Florida Has the Highest Number of Crashes and Uninsured Drivers

Every year, car accidents rise during the winter holiday season. This is bad news in general and worse news for Florida, where crash statistics are already alarmingly high. Florida has more car crashes than any other state, averaging over 1,000 accidents a day. Per data collected by the U.S. Department of Transportation, 3,112 people died on Florida roads in 2017. Careless and negligent driving, alcohol, and a higher-than-average number of elderly drivers all contribute to Florida’s high crash rate.

You Need Uninsured Motorist Insurance

Florida also has the highest percentage of uninsured motorists on the roads. According to a 2017 survey by the Insurance Research Council, nearly 27 percent of Florida drivers are uninsured.

All of this means that Florida drivers are especially vulnerable. You have a higher chance of being involved in a collision with an uninsured driver, which means that it is important that you purchase uninsured motorist insurance and keep your policy up-to-date.

Road-tripping during the holidays is riskier than at other times of the year, but you can take some steps to safeguard yourself, your vehicle, and your family.

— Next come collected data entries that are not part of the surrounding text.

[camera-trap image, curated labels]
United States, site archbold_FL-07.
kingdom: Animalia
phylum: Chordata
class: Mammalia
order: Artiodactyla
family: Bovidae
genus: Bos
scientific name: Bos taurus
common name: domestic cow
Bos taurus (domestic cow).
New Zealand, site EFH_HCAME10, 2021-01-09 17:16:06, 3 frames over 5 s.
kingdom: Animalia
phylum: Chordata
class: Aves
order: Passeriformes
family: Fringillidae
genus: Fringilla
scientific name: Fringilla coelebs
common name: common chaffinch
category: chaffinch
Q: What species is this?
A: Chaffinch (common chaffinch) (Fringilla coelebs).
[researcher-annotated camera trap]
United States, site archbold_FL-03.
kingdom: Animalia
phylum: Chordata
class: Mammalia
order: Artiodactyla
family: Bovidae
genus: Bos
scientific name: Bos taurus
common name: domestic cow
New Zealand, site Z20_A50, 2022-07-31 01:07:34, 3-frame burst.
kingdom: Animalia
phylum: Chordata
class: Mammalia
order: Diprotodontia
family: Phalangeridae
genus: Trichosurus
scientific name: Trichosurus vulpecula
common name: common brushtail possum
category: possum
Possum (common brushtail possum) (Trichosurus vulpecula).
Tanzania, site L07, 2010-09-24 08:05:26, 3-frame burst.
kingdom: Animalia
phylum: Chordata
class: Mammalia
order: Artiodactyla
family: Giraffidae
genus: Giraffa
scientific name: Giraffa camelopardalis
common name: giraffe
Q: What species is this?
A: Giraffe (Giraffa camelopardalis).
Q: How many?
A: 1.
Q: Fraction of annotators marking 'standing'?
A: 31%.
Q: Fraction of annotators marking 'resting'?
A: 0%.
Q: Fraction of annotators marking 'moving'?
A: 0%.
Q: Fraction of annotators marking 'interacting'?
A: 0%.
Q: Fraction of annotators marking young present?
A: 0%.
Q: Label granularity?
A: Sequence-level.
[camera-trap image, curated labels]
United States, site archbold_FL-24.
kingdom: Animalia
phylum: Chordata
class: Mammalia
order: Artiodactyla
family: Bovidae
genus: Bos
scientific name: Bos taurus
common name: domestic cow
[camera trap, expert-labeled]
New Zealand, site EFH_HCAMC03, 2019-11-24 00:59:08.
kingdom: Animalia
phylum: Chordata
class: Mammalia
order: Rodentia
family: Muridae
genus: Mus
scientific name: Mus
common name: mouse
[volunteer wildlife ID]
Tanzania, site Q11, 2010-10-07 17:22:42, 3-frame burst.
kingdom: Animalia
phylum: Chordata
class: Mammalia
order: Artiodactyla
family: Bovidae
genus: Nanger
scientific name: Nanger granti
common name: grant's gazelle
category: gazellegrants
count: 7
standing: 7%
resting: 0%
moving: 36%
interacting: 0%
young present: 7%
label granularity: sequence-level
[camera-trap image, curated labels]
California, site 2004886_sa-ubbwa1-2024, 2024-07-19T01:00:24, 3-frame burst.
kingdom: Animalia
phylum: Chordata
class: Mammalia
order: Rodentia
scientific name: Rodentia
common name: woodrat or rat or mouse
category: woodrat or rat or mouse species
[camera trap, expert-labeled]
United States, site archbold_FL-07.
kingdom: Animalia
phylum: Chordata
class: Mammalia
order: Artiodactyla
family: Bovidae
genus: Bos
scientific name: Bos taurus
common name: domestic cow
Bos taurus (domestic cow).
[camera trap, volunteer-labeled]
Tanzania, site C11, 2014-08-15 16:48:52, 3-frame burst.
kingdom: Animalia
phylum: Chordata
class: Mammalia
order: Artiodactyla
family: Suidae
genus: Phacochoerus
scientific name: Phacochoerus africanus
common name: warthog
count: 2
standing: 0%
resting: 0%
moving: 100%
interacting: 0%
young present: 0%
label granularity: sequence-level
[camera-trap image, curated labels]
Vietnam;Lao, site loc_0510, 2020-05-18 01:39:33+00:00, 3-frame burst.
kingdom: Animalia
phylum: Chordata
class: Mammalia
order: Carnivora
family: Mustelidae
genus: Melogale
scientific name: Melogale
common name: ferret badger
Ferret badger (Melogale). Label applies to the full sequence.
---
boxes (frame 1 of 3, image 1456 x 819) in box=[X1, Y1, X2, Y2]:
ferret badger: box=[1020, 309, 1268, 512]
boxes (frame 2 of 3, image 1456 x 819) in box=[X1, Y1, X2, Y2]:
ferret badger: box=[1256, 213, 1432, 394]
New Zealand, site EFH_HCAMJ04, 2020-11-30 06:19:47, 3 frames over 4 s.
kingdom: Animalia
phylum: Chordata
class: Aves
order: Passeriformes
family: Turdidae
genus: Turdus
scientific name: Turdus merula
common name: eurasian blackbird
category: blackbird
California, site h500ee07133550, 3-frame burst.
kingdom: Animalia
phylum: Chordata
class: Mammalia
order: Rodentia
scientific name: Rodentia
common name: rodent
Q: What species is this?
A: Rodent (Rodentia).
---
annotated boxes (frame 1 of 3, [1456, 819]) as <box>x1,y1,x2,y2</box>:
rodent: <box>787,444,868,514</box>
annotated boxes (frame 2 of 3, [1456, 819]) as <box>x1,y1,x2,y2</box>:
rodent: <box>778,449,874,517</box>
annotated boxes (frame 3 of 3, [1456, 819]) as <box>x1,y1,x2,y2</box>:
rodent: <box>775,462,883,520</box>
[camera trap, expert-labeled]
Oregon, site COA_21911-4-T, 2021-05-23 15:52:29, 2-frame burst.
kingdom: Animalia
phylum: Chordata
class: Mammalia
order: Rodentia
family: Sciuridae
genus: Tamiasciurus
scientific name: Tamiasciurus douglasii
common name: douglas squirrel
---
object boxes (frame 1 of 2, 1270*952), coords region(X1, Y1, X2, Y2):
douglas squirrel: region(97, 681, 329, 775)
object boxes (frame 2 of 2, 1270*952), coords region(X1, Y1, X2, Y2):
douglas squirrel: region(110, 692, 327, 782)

Prepare Ahead of Time to Arrive Safely

If you’re planning a long road trip, have your car serviced prior to leaving. Get an oil change if you need one. Make sure your tires are balanced and in good shape. If you’re nearing a routine maintenance check, take care of it ahead of time. Have any warning lights or alarming sounds investigated prior to getting on the road.

We don’t encounter a lot of ice and snow in Florida, which is why, if you’re headed north, you should do your research. Check out this tip sheet on how to safely navigate icy roads. You should also have an emergency kit on hand with nonperishable food, water, a flashlight, first aid supplies, warm clothes and blankets.

  • Check the weather forecast before you leave, and try to avoid being on the road during storms.
  • Make sure your cell phone is charged, and carry a charger on your trip.
  • Travel with a GPS and paper maps, particularly if you’ll be traveling through rural areas where your cell phone may not have a good signal.
  • Travel with a jumper cable, spare tire, and tire-changing kit.
  • Talk to your Florida Farm Bureau Insurance agent about an auto insurance policy with roadside assistance coverage.

Less crashes occur on holidays than on the days surrounding them. If your celebrations are flexible, plan to drive directly on a holiday.

Stay Safe On the Road

Drive defensively at all times. Remember, there are a lot of exhausted drivers and drivers under the influence out there.

  • Give other cars and particularly big trucks plenty of space.
  • Don’t drive late at night, when exhausted drivers and poor visibility contribute to more accidents.
  • Rest when you’re tired. Take frequent breaks, where you can get out of your car and walk around.
  • Stay hydrated. Hydration fights fatigue and helps prevent blood clots.
  • Don’t text and drive. Turn your cell phone on silent or put it someplace where you won’t be tempted to use it.
  • Make sure everyone is properly buckled and remains so throughout the trip. Children should always be secured in safety seats anytime the vehicle is moving.
  • Obey the speed limit and all traffic laws.
  • Keep pets secured, where they won’t be loose and contribute to accidents. This is safer for you, for other people on the road, and for your pets. A secured pet is less likely to be injured in the event of an accident.
  • Keep holiday gifts and other valuables in the trunk, to help prevent break-ins when your car is unattended.